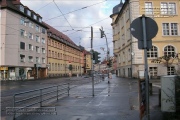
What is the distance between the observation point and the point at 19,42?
51.8m

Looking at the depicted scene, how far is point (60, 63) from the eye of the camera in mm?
82125

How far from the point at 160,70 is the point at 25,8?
3332 cm

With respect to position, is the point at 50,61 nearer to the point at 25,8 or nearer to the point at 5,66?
the point at 25,8

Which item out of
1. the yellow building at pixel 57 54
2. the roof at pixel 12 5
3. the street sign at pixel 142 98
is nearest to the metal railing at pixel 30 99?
the street sign at pixel 142 98

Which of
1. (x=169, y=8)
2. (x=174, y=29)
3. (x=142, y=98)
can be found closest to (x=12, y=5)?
(x=169, y=8)

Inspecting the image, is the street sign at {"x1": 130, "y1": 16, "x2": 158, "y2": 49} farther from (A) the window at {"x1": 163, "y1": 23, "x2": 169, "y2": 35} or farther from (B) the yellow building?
(B) the yellow building

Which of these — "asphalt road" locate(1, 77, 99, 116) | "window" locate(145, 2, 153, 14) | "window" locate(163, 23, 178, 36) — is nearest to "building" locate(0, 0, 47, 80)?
"asphalt road" locate(1, 77, 99, 116)

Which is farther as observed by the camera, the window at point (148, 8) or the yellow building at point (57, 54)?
the yellow building at point (57, 54)

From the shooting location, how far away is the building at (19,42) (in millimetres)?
47688

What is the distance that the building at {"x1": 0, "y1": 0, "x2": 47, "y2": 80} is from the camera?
47.7m

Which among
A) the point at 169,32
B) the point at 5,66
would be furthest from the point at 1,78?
the point at 169,32

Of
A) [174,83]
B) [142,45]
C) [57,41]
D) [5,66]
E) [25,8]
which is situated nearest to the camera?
[142,45]

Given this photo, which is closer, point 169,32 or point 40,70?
point 169,32

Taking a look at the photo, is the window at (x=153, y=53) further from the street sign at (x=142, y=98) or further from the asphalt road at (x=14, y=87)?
the street sign at (x=142, y=98)
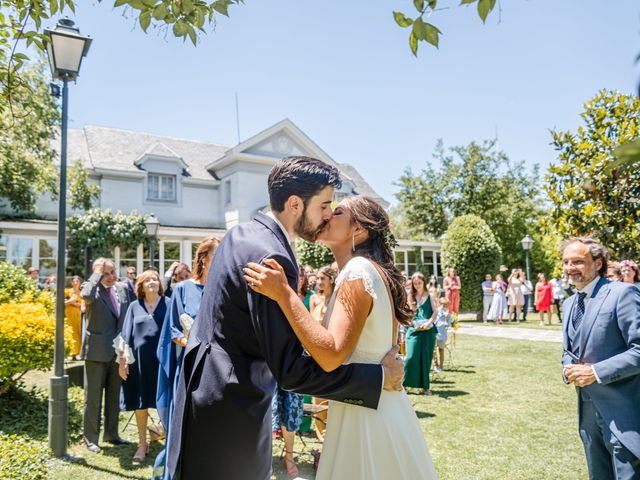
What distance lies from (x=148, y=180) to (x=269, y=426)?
26.7 metres

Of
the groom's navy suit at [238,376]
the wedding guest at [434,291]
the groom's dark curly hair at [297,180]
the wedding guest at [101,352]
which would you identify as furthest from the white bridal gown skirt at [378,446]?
the wedding guest at [434,291]

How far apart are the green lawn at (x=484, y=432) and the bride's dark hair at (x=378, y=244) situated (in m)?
3.63

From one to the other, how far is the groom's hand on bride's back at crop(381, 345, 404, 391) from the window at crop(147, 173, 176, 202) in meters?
26.2

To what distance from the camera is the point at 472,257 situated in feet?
83.9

- - - -

◆ **Prompt**:
Copy the records from the line containing "From one to" through the end of the records, requests included, and offset every distance in the answers by adding 66.

◆ **Output below**:
From one to the other, how far is the groom's hand on bride's back at crop(381, 345, 404, 391) from the window at crop(147, 173, 176, 202) in meters?
92.2

To what distance from the camera is the point at 472,257 situated in feet?
149.9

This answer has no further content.